The primary goal of Data Quality solution is to assemble data from one or more data sources. However, the process of bringing data together usually results in a broad range of data quality issues that need to be addressed. For instance, incomplete or missing customer profile information may be uncovered, such as blank phone numbers or addresses. Or certain data may be incorrect, such as a record of a customer indicating he/she lives in the city of Wisconsin, in the state of Green Bay.
1. Profiling
Profiling data helps you examine whether your existing data sources meet the quality standards of your solution. Properly profiling your data saves execution time because you identify issues that require immediate attention from the start – and avoid the unnecessary processing of unacceptable data sources. Data profiling becomes even more critical when working with raw data sources that do not have referential integrity or quality controls.
There are several data profiling tasks: column statistics, value distribution and pattern distribution. These tasks analyze individual and multiple columns to determine relationships between columns and tables. The purpose of these data profiling tasks is to develop a clearer picture of the content of your data.
• Column Statistics – This task identifies problems in your data, such as invalid dates. It reports average, minimum, maximum statistics for numeric columns.
• Value Distribution – Identifies all values in each selected column and reports normal and outlier values in a column, missing values, null, whitespaces etc.
• Pattern Distribution – Identifies invalid strings or irregular expressions in your data.
2. Cleansing
After a data set successfully meets profiling standards, it still requires data cleansing and de-duplication to ensure that all business rules are properly met. Successful data cleansing requires the use of flexible, efficient techniques capable of handling complex quality issues hidden in the depths of large data sets. Data cleansing corrects errors and standardizes information that can ultimately be leveraged for MDM applications.
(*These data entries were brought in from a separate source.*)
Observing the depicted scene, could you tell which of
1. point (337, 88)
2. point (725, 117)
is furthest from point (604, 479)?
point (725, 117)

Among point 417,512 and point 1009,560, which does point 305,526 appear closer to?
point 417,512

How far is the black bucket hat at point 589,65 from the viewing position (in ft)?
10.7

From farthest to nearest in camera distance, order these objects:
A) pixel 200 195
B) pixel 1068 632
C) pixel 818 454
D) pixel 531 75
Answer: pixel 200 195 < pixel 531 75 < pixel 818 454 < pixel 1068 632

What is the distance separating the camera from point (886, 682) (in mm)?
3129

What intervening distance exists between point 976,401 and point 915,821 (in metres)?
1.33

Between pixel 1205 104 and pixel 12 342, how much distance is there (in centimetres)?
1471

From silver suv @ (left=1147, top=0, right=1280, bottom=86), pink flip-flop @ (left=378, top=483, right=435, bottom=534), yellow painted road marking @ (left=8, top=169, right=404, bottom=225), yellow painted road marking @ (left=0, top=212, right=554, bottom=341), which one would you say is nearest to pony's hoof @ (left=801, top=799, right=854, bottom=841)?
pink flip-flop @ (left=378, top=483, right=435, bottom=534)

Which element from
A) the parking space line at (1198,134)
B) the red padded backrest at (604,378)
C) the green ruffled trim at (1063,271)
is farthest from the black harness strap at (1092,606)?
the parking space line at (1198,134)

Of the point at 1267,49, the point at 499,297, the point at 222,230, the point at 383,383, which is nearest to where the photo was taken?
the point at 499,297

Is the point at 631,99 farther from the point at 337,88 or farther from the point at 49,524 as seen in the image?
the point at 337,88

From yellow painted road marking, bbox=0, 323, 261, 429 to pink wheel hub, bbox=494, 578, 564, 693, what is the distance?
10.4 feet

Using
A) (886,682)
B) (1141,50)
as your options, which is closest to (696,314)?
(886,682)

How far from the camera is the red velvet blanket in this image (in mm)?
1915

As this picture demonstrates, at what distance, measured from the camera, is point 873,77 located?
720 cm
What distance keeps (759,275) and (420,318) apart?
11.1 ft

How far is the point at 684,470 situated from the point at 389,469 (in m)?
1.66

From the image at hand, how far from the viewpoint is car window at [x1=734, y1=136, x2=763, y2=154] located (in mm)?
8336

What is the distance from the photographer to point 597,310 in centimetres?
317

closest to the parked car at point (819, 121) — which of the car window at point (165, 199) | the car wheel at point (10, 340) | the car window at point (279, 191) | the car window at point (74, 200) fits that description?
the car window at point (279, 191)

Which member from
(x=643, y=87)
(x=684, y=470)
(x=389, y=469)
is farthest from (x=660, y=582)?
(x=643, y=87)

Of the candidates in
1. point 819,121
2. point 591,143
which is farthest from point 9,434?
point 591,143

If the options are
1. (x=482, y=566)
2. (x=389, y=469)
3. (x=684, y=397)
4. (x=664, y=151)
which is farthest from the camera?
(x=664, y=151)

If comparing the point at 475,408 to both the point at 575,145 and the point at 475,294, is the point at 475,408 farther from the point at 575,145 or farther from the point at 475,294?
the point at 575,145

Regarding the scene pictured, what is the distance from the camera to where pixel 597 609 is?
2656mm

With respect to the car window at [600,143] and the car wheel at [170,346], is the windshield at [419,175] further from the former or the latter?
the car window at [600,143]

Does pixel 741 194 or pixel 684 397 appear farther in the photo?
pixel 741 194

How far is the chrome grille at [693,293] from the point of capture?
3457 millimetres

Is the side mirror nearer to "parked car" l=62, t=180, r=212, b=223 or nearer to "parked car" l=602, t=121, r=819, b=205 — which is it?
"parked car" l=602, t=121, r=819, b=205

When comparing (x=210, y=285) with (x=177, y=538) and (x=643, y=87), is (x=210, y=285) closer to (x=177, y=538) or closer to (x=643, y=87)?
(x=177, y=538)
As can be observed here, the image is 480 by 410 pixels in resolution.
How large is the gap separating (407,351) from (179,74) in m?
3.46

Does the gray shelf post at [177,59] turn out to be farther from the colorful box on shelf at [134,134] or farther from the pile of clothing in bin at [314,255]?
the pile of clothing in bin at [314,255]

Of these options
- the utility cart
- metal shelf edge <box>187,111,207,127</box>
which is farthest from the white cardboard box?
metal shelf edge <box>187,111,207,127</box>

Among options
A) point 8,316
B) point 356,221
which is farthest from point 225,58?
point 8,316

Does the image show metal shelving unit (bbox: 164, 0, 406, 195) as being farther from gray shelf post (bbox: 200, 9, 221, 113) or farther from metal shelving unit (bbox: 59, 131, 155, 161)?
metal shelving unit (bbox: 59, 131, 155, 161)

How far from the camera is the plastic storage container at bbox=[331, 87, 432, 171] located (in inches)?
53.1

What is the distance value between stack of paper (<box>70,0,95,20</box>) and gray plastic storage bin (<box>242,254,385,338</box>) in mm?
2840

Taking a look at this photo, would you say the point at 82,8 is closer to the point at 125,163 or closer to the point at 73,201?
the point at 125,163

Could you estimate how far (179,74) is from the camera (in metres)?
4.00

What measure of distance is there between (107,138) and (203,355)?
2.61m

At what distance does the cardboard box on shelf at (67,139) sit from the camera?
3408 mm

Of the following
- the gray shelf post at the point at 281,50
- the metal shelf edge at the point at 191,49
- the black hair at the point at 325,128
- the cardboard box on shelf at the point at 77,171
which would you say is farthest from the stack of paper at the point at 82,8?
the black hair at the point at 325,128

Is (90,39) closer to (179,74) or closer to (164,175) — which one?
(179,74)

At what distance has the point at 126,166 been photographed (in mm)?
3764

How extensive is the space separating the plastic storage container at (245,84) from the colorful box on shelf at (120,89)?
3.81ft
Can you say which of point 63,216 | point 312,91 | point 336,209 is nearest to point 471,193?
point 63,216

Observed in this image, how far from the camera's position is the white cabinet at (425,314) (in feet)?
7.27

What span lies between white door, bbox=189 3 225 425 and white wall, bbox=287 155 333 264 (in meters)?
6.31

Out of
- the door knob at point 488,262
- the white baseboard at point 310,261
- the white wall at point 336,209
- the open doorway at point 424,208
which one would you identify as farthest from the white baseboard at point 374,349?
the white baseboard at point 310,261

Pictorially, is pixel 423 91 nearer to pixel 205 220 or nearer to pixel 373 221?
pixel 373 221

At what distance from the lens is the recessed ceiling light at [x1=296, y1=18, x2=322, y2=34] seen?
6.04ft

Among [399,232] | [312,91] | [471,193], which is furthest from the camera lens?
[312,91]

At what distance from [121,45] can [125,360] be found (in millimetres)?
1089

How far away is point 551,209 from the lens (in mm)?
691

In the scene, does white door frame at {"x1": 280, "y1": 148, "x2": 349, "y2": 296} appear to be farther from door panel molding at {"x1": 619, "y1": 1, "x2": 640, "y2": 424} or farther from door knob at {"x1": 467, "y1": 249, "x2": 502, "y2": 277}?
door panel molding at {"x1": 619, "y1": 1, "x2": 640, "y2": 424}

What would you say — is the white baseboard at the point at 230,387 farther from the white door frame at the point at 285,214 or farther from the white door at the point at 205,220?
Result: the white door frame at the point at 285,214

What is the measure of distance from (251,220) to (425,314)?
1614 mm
3. Parsing and Standardization
This technique parses and restructures data into a common format to help build more consistent data. For instance, the process can standardize addresses to a desired format, or to USPS® specifications, which are needed to enable CASS Certified™ processing. This phase is designed to identify, correct and standardize patterns of data across various data sets including tables, columns and rows, etc.
4. Matching
Data matching consolidates data records into identifiable groups and links/merges related records within or across data sets. This process locates matches in any combination of over 35 different components – from common ones like address, city, state, ZIP®, name, and phone – to other not-so-common elements like email address, company, gender and social security number. You can select from exact matching, Soundex, or Phonetics matching which recognizes phonemes like “ph” and “sh.” Data matching also recognizes nicknames (Liz, Beth, Betty, Betsy, Elizabeth) and alternate spellings (Gene, Jean, Jeanne).
5. Enrichment
Data enrichment enhances the value of customer data by attaching additional pieces of data from other sources, including geocoding, demographic data, full-name parsing and genderizing, phone number verification, and email validation. The process provides a better understanding of your customer data because it reveals buyer behavior and loyalty potential.
• Address Verification – Verify addresses to highest level of accuracy
• Phone Validation – Fill in missing area codes, and update and correct area code/prefix.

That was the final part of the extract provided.